Christians, we are now in the last hours of our Advent grace. Yes, Advent is a gift, a gift through which we can renew our relationship with Christ in the Church, coming to know him better and coming to terms with what he asks of us.

The days and weeks of Advent progress towards the great and solemn celebration of Christmas- or more literally, the Christ-Mass. This Christ-Mass commemorates the nativity or birth of the Lord Jesus. This is for us Christians no ordinary event, but a revelation of God. For Jesus Christ is not just one among many important historical figures, he is God, the one, true God, who has accepted a human nature and lived a real, human life.

The implication of this are staggering and first revealed to the world in the birth of Christ. God becomes human in Christ. God becomes a man. After nine months of gestating in the womb of his Holy Mother, God in Christ is born into this world as a baby. This is his gift to us. God so desires communion with us, to share his divine life with us, that he does something that is utterly surprising and seemingly impossible- God accepts a human nature and lives a real, human life, meeting us in the midst of his creation, not as an idea or opinion or as a book or as a feeling, but face to face.
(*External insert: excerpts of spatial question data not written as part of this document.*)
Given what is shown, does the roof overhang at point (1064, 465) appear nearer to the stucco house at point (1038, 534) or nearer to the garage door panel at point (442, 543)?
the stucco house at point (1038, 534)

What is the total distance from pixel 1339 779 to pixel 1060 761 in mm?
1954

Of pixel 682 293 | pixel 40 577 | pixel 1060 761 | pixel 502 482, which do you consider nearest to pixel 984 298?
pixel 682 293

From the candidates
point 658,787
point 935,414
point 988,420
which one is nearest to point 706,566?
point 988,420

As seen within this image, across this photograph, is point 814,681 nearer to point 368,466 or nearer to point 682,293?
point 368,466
The Christ-Mass brings Advent to its fulfillment. It is the purpose of Advent to take us to the Christ-Mass and receive from God in Christ in his Blessed Sacrament, in Holy Communion, the gift he reveals to the world in Bethlehem centuries ago- the gift of his divine life and presence. Let me say that again: In the Christ-Mass we are given the opportunity to receive the same divine life and presence that revealed itself to the world in Bethlehem. We do not, come to Christ through a holiday pageant, but we come to Christ in the deep mysticism of his sacramental grace- through the Mass; through holy communion with the gift of his divine life in the Sacrament of his Body and Blood.

Advent has been preparing us for this Christ-Mass that celebrates the birth of the one, true God into this world in Jesus Christ. Christians have been called to repentance and works of mercy and in the scriptures assigned by the Church for Advent, we have been introduced anew to Jesus himself- and this introduction has happened, not according to our opinions, or according to our emotions, or according to our ideas, but according to the Scriptures. Through the Scriptures of both the Old and New Testaments, the Church has re-introduced us to Jesus Christ.
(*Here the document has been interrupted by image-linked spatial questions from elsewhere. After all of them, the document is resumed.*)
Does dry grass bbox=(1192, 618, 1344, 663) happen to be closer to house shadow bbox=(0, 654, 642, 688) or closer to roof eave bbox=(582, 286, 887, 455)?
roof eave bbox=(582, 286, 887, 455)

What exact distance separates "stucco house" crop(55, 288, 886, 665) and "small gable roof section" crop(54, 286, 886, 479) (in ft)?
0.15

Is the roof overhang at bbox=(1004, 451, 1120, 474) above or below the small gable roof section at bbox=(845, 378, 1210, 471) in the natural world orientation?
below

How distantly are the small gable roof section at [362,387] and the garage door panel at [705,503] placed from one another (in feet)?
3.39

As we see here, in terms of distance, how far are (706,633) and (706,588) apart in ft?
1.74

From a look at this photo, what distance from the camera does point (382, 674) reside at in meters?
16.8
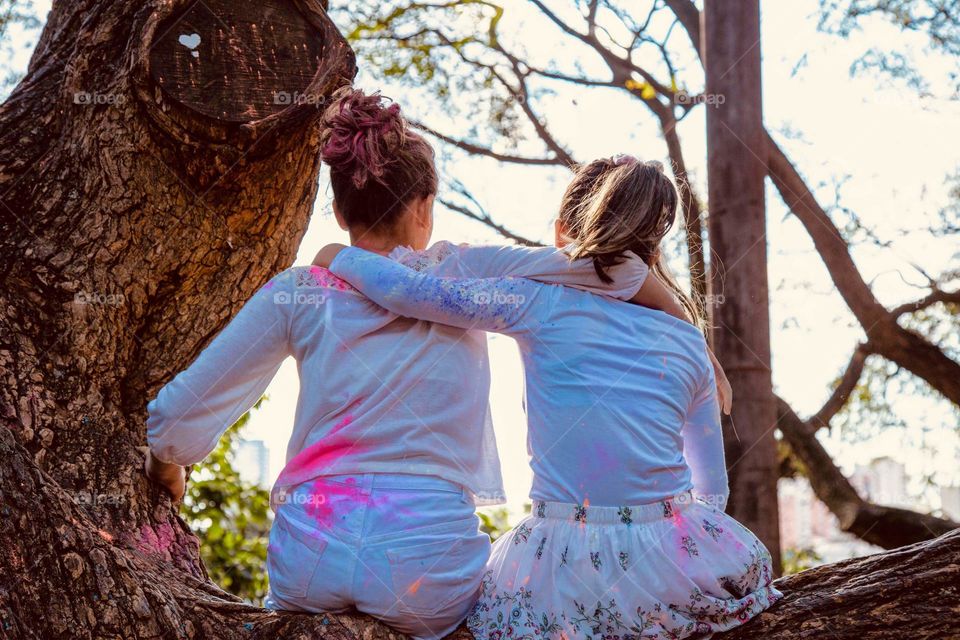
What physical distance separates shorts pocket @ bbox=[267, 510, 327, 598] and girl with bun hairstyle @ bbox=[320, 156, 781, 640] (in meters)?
0.34

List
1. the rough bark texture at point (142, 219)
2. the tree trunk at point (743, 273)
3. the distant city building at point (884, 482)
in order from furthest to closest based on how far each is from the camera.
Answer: the distant city building at point (884, 482)
the tree trunk at point (743, 273)
the rough bark texture at point (142, 219)

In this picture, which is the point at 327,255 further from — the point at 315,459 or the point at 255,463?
the point at 255,463

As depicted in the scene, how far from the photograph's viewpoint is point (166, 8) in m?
2.46

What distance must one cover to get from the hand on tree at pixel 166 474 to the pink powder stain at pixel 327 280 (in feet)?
1.79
This is important to remember: the Church does not proclaim the Scriptures merely as a source of ancient wisdom for developing life skills, or as an ancient history lesson, or as a text for religious debate and discussion. The Church proclaims the Scriptures as a long, sustained introduction to God in Christ, to Jesus himself. Knowing who he is we can know what he asks us to do and in knowing Christ and doing what he asks of us we discover God’s purpose and meaning for our lives. In knowing Christ we become who God intends for us to be.
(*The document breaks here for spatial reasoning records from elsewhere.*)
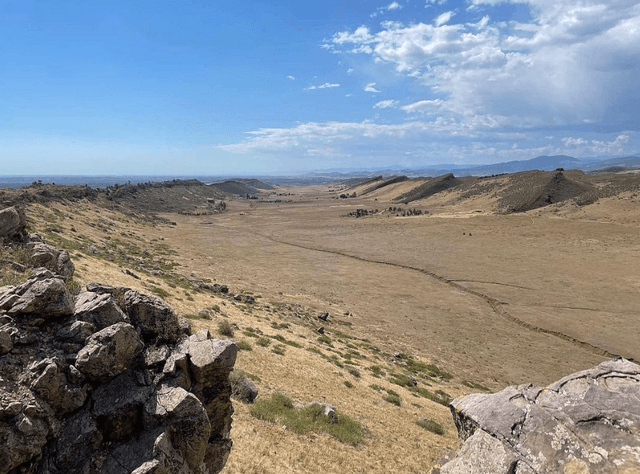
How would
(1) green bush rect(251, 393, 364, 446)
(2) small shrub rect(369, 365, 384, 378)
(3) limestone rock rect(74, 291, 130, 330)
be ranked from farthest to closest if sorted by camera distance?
1. (2) small shrub rect(369, 365, 384, 378)
2. (1) green bush rect(251, 393, 364, 446)
3. (3) limestone rock rect(74, 291, 130, 330)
If we have accepted the Church’s introduction to Jesus Christ “according to the Scriptures” in these weeks of Advent, we have the opportunity of meeting him at the Christ-Mass, not as an idea or emotion, not as a remote figure from the distant past, but as a Savior and as a friend.

During Advent, I have spoken about the relationship of the Old Testament scriptures to the catastrophic events of 587 BC. This was the year that the once mighty Kingdom of David came to end. The Israelites were enslaved and driven from their lands. The city of Jerusalem was destroyed. The temple of God was desecrated, ransacked and burned, and the royal house of David was humiliated and executed. Only a remnant of the Israelites remained and the only hope they had was that God would one day set things right, restoring to them their land, their city, their temple and their king. This seems impossible for them to accomplish. Only God could set things right. And their hope was the God would come into this world and do precisely that.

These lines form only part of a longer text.